START Material supplied

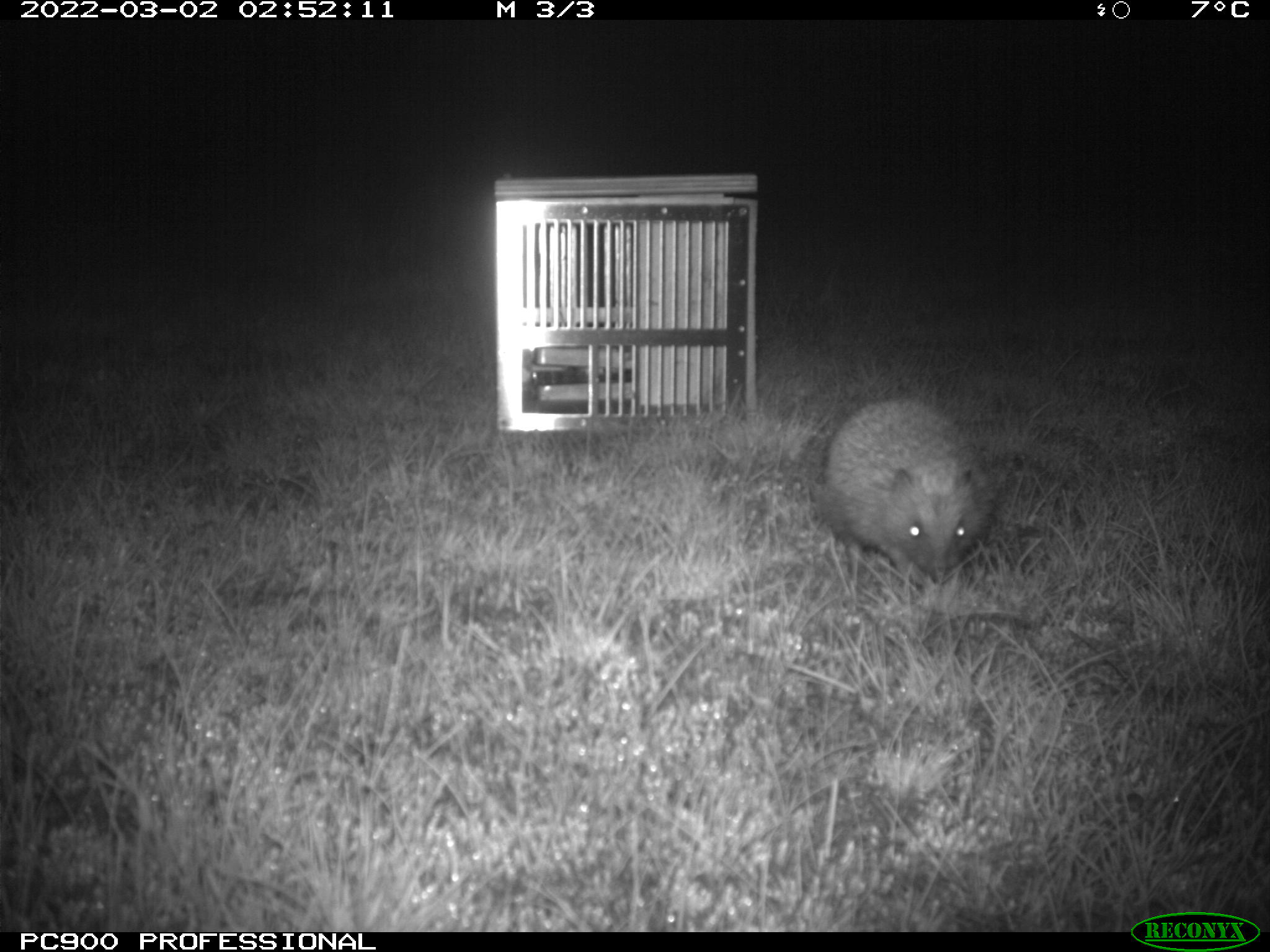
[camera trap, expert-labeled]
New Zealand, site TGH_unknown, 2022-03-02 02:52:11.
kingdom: Animalia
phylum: Chordata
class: Mammalia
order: Eulipotyphla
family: Erinaceidae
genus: Erinaceus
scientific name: Erinaceus europaeus europaeus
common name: european hedgehog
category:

END Material supplied

Repeat exactly, please: transcribe each entry and leave out the pictures.

[camera trap, expert-labeled]
New Zealand, site TGH_unknown, 2022-03-02 02:52:11.
kingdom: Animalia
phylum: Chordata
class: Mammalia
order: Eulipotyphla
family: Erinaceidae
genus: Erinaceus
scientific name: Erinaceus europaeus europaeus
common name: european hedgehog
category:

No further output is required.